======== TEXT SEGMENT ========

My spiritual heroine is Helen Keller. Helen Keller was born with her senses of sight and hearing, and started speaking when she was just 6 months old. She started walking at the age of 1. In 1882, however, Keller contracted an illness—called "brain fever" by the family doctor—that produced a high body temperature. The true nature of the illness remains a mystery today, though some experts believe it might have been scarlet fever or meningitis.
Within a few days after the fever broke, Helen's mother noticed that her daughter didn't show any reaction when the dinner bell was rung, or when a hand was waved in front of her face. Keller had lost both her sight and hearing. She was just 18 months old.
At the recommendationn of Alexander Graham Bell, her parents contacted the Boston Institute for the Blind and Anne Sullivan was sent to tutor Helen. The book 'The Story Of My Life' by Helen Keller chronicless their early years together, and of Helen's remarkable psychological and intellectual growth. A remarkable thing for any women of her time, let alone a blind and deaf one, she graduates from Radcliffe college in 1904.

========

TASKS FOR THIS EXERCISE>
a. Decide whether each statement agrees with the Helen Keller text, answering yes or no and quoting the words that decide it: (i) Keller began walking at the age of 1; (ii) the family doctor identified her illness as scarlet fever; (iii) Keller's father was the first to notice that she did not react to the dinner bell.
b. Rewrite everything in the Helen Keller text from "My spiritual heroine" down to "18 months old.", putting "supper bell" in place of "dinner bell".
The entries that follow are separate material from the Helen Keller text.

======== EXTRACTED RECORDS ========

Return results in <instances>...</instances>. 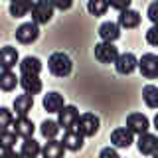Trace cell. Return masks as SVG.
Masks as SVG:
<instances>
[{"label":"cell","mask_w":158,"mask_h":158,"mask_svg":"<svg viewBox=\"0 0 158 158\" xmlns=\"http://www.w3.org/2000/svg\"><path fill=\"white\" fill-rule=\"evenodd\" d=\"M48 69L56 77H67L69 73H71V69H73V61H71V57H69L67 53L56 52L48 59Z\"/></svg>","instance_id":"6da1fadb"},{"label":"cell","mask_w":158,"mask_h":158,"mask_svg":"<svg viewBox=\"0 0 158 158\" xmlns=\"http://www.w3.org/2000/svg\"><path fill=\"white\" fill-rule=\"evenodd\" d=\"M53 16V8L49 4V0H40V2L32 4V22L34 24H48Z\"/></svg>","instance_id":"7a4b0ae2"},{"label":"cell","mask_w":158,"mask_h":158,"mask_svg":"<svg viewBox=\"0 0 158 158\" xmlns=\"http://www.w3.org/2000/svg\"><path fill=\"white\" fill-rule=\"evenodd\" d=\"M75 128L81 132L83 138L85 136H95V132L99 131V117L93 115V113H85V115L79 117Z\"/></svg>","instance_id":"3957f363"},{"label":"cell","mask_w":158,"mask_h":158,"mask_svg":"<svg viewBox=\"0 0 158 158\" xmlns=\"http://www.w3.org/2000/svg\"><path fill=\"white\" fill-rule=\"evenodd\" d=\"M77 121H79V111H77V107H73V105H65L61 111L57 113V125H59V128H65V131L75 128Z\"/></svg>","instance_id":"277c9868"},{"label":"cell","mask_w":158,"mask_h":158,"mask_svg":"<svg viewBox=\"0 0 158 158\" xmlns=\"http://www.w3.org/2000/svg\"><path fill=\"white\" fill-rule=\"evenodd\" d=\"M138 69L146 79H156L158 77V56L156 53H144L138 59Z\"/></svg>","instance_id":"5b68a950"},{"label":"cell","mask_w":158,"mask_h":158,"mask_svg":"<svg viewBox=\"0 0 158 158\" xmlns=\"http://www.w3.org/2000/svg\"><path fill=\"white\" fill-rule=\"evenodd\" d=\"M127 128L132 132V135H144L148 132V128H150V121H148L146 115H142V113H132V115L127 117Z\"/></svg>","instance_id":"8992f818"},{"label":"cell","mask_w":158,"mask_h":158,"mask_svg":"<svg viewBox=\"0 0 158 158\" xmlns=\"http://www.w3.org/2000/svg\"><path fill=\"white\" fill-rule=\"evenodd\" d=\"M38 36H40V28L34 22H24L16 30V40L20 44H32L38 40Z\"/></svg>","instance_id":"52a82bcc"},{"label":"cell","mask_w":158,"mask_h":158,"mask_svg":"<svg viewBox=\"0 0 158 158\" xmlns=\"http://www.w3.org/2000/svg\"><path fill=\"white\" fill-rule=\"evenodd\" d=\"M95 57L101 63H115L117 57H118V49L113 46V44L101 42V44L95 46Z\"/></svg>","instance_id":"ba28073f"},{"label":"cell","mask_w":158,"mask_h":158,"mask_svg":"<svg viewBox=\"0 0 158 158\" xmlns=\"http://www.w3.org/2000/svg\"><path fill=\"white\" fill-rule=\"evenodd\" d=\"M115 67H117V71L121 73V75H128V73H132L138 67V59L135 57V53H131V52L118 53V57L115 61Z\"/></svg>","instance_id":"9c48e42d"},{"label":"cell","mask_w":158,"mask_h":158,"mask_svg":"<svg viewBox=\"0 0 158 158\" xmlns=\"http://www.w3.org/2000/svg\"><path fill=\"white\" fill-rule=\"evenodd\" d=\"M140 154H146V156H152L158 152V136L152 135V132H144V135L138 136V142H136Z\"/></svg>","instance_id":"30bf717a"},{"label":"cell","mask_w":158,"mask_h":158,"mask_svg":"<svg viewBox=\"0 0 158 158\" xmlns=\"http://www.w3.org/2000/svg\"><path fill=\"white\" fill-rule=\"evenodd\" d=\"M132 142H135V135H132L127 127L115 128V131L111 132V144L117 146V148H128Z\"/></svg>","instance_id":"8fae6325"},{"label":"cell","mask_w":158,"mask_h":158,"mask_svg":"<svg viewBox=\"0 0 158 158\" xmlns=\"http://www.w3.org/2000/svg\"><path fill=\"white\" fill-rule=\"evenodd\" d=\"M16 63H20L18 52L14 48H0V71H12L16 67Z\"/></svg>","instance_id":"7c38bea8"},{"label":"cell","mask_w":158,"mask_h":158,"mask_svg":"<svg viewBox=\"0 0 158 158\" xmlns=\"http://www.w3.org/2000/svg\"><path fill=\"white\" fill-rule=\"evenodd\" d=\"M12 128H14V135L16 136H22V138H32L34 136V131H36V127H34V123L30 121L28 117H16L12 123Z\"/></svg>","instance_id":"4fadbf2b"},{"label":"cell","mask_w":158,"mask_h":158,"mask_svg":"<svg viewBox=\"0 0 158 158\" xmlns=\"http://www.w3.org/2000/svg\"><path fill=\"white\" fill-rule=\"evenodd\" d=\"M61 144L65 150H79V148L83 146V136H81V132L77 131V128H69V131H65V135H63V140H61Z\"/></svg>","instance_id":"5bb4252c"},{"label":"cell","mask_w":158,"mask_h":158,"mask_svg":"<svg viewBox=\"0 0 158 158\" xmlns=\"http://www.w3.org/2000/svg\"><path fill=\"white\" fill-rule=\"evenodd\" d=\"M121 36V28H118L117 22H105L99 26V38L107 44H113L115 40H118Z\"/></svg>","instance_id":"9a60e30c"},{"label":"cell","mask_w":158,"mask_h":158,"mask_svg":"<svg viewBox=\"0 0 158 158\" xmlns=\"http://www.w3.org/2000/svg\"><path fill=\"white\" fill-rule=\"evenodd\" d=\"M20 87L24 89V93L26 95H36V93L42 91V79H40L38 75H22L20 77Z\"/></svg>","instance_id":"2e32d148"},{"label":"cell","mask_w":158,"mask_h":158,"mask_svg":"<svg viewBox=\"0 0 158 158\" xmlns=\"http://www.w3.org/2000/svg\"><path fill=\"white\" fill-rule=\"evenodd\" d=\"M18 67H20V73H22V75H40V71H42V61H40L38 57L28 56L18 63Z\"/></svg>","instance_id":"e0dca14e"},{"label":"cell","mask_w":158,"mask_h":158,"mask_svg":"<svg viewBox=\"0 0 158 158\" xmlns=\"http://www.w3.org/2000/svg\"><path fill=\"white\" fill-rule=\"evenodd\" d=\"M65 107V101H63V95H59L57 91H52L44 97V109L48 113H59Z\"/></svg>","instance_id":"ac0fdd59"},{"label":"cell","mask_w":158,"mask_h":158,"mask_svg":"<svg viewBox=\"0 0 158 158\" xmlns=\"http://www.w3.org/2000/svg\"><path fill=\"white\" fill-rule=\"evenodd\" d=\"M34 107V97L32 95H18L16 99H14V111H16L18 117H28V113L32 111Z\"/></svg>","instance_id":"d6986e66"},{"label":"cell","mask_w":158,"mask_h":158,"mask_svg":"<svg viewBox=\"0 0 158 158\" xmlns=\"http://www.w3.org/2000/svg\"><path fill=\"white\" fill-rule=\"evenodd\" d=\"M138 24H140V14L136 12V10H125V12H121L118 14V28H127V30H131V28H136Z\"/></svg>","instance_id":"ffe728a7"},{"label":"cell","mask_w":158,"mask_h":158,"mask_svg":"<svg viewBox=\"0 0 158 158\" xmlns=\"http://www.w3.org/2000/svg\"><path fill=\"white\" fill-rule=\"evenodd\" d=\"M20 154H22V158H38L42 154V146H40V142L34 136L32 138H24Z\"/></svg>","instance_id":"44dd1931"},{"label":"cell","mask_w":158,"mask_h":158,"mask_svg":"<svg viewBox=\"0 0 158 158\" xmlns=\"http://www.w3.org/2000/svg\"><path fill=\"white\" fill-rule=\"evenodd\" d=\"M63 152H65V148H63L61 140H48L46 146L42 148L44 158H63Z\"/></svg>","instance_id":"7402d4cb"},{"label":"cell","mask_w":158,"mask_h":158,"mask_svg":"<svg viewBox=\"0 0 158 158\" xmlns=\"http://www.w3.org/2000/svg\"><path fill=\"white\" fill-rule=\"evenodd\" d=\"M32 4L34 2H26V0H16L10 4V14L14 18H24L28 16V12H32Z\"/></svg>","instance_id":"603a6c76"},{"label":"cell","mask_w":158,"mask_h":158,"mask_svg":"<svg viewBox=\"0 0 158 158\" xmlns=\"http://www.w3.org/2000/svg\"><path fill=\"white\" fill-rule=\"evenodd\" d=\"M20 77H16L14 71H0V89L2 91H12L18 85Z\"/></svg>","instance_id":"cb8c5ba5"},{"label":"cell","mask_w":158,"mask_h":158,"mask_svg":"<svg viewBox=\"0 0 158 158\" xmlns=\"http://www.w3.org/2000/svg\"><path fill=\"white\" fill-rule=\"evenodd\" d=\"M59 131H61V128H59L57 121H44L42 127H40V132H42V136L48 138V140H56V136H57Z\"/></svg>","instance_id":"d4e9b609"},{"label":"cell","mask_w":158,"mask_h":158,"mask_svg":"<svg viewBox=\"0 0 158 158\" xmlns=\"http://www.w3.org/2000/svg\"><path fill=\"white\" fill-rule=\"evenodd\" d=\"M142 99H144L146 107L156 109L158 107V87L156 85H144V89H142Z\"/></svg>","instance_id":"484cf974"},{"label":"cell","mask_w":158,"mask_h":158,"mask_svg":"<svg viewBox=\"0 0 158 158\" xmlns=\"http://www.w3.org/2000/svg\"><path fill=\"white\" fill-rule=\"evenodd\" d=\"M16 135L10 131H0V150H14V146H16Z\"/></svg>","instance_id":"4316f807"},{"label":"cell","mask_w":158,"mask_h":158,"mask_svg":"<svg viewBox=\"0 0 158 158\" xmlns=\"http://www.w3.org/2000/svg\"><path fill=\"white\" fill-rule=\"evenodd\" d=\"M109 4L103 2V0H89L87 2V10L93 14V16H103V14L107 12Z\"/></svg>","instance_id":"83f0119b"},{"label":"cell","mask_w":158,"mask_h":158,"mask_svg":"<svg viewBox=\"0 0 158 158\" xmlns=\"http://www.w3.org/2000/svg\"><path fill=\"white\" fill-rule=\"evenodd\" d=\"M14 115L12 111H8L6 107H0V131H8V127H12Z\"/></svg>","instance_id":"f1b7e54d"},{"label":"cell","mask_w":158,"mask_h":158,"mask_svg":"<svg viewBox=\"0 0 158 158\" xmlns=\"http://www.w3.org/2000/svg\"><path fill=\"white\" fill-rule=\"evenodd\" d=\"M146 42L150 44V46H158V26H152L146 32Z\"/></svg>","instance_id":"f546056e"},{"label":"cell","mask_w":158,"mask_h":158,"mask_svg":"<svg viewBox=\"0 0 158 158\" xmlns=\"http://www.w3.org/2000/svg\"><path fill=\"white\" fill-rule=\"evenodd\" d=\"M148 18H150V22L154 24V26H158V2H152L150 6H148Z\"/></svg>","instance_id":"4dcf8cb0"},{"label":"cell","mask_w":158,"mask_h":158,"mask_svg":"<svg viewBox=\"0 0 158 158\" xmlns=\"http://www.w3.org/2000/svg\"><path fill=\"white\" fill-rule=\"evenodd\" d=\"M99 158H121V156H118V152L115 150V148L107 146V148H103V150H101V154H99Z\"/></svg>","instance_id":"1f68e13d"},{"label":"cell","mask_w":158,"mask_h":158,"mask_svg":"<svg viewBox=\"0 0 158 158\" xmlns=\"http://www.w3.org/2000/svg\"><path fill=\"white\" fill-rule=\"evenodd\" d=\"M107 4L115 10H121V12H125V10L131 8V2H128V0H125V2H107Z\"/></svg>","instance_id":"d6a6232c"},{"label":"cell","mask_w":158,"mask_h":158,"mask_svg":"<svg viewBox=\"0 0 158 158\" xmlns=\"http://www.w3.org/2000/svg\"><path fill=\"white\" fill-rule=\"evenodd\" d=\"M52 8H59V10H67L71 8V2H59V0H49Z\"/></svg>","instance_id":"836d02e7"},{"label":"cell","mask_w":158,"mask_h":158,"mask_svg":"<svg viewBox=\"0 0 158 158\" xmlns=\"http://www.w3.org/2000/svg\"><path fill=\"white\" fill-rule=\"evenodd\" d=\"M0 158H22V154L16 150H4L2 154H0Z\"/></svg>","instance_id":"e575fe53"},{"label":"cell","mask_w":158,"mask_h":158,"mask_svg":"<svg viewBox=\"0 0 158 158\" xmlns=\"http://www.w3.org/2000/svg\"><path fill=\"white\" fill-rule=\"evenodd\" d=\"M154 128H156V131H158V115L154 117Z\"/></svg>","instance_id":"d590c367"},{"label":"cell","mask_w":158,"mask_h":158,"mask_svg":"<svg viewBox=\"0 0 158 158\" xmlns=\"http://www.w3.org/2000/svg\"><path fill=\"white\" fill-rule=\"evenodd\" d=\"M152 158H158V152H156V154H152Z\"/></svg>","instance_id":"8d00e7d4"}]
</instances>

========
======== EXTRACTED RECORDS ========

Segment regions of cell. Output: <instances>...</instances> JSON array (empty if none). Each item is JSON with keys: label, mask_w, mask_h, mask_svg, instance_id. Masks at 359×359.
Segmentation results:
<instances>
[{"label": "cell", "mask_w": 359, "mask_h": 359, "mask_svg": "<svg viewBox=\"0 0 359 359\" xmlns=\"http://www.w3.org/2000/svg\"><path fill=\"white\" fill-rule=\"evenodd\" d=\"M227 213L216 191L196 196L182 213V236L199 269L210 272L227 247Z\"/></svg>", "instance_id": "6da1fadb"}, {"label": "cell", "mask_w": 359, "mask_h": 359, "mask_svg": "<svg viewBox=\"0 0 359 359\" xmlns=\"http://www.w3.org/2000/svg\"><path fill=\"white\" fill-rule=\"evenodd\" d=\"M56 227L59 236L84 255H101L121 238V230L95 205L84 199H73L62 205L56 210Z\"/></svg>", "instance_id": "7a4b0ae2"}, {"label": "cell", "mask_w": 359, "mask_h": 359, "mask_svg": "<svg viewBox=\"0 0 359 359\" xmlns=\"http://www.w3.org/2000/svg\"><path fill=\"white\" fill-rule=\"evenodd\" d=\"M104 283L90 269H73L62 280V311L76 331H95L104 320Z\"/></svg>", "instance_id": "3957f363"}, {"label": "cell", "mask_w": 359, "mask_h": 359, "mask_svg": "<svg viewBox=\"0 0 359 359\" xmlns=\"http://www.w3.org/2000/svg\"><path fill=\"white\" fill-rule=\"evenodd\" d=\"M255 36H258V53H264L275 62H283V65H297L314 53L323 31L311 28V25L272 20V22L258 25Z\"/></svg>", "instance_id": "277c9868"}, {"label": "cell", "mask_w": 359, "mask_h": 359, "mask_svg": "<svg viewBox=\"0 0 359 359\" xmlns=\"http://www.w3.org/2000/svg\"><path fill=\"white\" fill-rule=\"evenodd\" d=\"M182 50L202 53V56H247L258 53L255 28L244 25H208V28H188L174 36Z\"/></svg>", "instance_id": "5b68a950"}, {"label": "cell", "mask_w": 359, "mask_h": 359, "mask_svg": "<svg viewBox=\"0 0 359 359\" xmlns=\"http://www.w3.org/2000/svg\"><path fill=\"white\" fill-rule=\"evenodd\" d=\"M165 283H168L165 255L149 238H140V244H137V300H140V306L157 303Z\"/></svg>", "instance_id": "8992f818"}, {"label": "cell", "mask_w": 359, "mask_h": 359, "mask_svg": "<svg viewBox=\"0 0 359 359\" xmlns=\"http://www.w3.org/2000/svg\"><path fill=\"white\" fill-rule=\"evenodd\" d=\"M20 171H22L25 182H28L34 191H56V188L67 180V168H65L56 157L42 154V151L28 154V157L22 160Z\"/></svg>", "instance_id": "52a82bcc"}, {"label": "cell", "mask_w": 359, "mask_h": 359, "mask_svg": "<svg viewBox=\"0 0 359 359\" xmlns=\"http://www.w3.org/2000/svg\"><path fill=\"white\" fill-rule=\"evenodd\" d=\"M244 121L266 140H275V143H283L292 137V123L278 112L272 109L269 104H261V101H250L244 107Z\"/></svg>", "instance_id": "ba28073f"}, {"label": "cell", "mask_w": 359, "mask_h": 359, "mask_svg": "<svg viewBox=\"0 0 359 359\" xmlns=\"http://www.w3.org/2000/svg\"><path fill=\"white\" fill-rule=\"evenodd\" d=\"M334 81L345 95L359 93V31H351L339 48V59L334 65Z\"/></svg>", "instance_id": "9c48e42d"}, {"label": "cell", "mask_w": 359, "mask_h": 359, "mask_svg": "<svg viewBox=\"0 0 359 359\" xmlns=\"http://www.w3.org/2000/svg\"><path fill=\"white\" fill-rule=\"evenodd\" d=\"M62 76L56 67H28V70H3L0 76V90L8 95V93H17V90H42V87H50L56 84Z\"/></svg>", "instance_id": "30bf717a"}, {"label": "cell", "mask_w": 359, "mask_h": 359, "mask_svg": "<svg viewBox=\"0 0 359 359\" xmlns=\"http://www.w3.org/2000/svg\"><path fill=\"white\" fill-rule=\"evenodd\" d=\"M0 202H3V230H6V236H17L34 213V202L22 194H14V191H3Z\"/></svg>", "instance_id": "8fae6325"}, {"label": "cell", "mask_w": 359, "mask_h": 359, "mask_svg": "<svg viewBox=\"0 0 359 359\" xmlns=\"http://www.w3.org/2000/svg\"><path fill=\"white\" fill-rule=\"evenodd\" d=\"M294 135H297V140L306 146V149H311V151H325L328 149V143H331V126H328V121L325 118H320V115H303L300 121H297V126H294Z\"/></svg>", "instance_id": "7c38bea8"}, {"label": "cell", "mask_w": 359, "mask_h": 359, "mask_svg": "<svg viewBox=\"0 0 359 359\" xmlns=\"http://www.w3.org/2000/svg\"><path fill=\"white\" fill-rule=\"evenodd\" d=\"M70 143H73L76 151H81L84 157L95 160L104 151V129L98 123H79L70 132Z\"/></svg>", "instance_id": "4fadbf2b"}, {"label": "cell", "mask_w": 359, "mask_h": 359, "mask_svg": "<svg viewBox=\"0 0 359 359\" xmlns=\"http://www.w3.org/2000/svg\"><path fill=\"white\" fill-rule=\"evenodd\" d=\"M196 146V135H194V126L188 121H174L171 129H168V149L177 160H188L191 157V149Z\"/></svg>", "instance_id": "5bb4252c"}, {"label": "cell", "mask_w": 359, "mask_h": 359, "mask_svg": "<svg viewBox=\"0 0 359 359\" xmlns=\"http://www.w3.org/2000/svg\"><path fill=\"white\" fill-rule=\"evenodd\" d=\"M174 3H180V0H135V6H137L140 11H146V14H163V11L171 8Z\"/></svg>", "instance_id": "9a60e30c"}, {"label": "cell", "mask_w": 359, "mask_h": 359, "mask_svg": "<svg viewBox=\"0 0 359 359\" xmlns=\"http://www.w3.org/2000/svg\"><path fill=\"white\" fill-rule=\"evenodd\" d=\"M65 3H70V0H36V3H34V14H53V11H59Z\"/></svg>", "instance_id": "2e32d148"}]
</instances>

========
======== EXTRACTED RECORDS ========

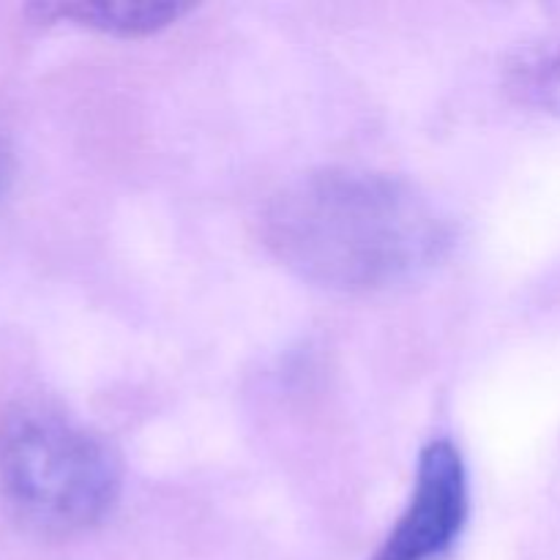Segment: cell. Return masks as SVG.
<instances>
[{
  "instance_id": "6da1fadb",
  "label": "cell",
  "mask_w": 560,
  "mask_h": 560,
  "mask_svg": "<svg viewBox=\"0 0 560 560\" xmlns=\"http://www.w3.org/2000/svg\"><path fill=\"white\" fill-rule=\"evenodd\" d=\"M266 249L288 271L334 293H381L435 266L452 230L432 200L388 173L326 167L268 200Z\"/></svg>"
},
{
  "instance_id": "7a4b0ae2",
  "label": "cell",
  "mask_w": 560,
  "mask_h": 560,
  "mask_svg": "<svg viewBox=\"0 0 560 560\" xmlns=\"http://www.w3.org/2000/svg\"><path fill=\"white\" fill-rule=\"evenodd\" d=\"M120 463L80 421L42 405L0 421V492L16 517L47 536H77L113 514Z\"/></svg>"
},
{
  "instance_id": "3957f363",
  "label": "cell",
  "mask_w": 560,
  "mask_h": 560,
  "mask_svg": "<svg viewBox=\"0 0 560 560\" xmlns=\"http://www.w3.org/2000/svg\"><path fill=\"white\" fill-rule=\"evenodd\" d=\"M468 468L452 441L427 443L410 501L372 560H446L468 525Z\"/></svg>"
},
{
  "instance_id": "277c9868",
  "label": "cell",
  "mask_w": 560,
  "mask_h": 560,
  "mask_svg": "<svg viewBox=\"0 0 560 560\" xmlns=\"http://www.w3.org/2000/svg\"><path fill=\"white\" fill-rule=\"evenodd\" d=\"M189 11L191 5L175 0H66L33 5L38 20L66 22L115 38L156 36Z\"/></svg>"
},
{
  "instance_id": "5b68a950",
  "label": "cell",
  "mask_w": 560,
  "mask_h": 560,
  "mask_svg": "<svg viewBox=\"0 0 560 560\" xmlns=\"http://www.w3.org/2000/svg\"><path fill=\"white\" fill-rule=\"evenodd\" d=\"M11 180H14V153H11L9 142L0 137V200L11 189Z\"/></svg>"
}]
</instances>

========

RESULTS>
a.
(i) Yes: "She started walking at the age of 1."
(ii) No: "called "brain fever" by the family doctor"
(iii) No: "Helen's mother noticed that her daughter didn't show any reaction when the dinner bell was rung"

b.
My spiritual heroine is Helen Keller. Helen Keller was born with her senses of sight and hearing, and started speaking when she was just 6 months old. She started walking at the age of 1. In 1882, however, Keller contracted an illness—called "brain fever" by the family doctor—that produced a high body temperature. The true nature of the illness remains a mystery today, though some experts believe it might have been scarlet fever or meningitis.
Within a few days after the fever broke, Helen's mother noticed that her daughter didn't show any reaction when the supper bell was rung, or when a hand was waved in front of her face. Keller had lost both her sight and hearing. She was just 18 months old.